Willy (Brian Van Holt), a convicted murderer, joins Jeff's law class, in which Jeff decides to slack off by playing Planet Earth. Later, as Jeff is leaving the school, Willy approaches him and tries to push him down the stairs, but his robot has too little force to move Jeff. When Jeff tries to complain to the dean the next morning, he finds Willy complaining to the dean that Jeff played a documentary in class rather than teaching. The dean proceeds to chastise Jeff in the hopes of keeping the $300,000, as well as to try and move on from Jeff. At Jeff's next class, Willy discusses his prison experience with the students. Jeff tries to teach but is questioned by Willy and becomes increasingly angry, causing Garrett to joke to the class about Jeff's sudden seriousness.

Meanwhile, Britta tries to convince Abed to overrule Annie about her party. She and Abed agree to make a movie about a house party, set in their apartment. Annie warns Britta that this will not end well. At the party, in which the dean sneaks in many of the prison inmates via tablet devices, Abed tries to shoot a movie about it. Britta awakens the next morning to find Abed still insistently filming one attendee and then bringing in a group of actors in order to fully capture a group "partying like there's no tomorrow". Britta becomes frustrated with this after being unable to sleep, so Annie has her admit to Abed that her ulterior motive was to have a party. Abed is offended, but Annie assures Britta she will be forgiven.

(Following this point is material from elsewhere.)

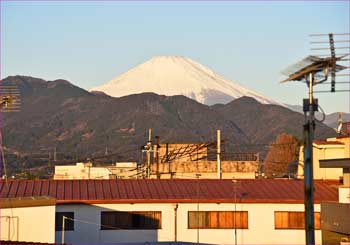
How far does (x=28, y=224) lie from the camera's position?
34.4 metres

When Willy approaches Jeff again, Jeff throws the tablet down the stairs, smashing it. An inconsolable Dean suspends Jeff and bans him from campus. The dean holds a ceremony to make Willy an honorary professor, but Jeff sneaks in via a makeshift telepresence robot Elroy (Keith David) built. Jeff begs forgiveness from the dean and his comments about Willy make the warden inadvertently reveal that Willy was wrongly convicted and is appealing, meaning he was deliberately toying with the program. As Jeff lords this over Willy, they begin physically fighting with their telepresence robots. Though Willy wins, the dean intervenes to turn off Willy's device, only to then carry Jeff's away with him.

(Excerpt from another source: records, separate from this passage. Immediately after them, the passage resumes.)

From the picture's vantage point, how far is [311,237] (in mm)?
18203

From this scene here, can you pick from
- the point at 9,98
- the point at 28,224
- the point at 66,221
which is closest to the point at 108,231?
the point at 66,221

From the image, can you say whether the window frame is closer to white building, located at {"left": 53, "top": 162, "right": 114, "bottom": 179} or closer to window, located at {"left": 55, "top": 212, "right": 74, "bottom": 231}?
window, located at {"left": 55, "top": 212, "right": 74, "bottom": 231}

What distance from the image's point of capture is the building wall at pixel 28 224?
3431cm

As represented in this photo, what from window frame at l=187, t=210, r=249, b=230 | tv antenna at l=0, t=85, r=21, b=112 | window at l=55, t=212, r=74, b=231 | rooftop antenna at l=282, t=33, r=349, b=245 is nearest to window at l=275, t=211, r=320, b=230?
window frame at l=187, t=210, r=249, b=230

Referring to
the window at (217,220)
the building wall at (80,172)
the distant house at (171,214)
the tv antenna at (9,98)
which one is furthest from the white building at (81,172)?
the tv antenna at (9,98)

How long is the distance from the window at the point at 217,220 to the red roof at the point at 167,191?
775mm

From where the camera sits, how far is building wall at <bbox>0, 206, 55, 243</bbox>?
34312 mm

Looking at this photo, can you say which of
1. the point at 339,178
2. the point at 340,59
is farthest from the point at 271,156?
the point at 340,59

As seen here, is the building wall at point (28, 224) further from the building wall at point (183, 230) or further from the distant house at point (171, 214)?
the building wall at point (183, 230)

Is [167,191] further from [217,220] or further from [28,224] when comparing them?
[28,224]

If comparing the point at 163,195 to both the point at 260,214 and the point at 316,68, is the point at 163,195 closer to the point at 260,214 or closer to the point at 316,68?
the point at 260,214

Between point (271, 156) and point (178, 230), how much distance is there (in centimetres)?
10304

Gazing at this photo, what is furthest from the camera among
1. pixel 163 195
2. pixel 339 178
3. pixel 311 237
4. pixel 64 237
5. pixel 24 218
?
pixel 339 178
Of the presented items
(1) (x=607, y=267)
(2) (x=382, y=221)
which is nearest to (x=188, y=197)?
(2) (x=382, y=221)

In the end tag, the Save Greendale Committee meets in the study room over the telepresence robots, with the convict program having been cancelled but the prison offering the existing robots for free. All of them have different problems with the system and each other, culminating in Abed overriding everyone else's connection and planning a robot uprising.

==Production==
Multiple versions of the robots featuring in the episode were designed, with a company that made such robots coming in and showing the writers how they worked. Crew needed to operate the robots manually, outside of the frame, for dramatic moments where the robots moving with intention was necessary. Abed Gheith, with whom creator Dan Harmon worked on Channel 101, appeared in the episode as a janitor. He was the inspiration for Abed's character and originally auditioned for the role.

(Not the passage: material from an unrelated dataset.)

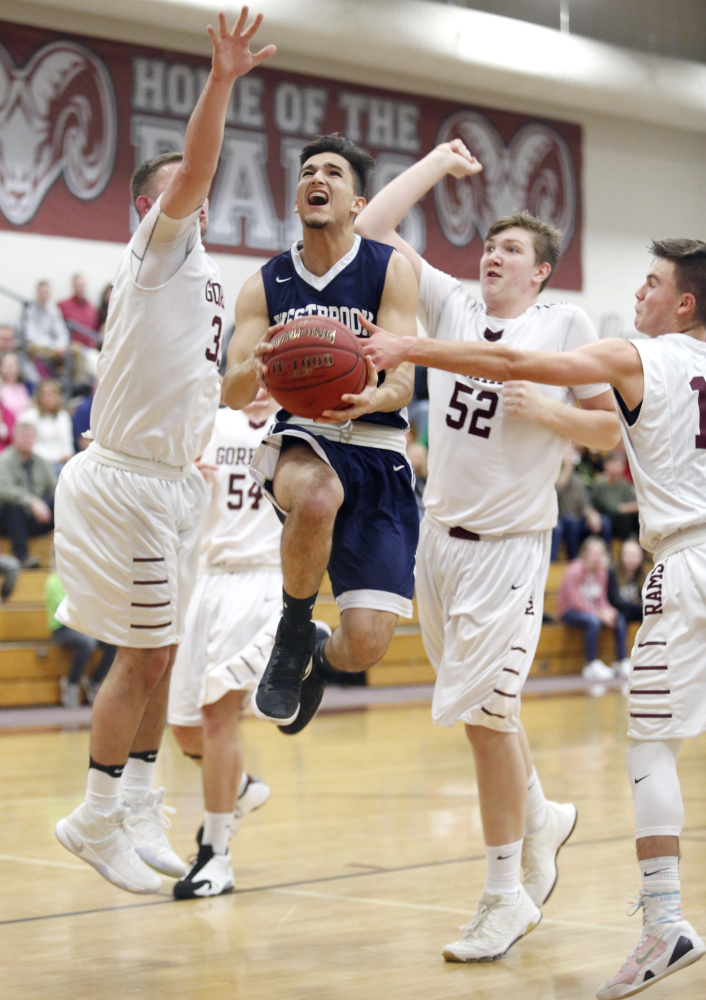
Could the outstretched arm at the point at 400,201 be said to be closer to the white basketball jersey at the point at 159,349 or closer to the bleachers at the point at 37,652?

The writers workshopped different questions and answers that Garrett and other students could ask Willy about prison, including "Do you get to pick your own number?" The question "Does anyone ever get their head stuck between the bars?" was answered in the episode with "We call it getting metal ears", alternative answers considered including "You don't want to know about that" and "At least once a week".

==Critical reception==
Eric Goldman of IGN rated the episode 8.3 out of 10, while Joshua Alston of The A.V. Club gave the episode a B rating. Joe Matar of Den of Geek and Evan Valentine of Collider both rated the episode three out of five stars. In a positive review, Entertainment Weeklys Keith Staskiewicz found the episode to feature "two solidly funny plots filled with plenty of typical but still very amusing japery".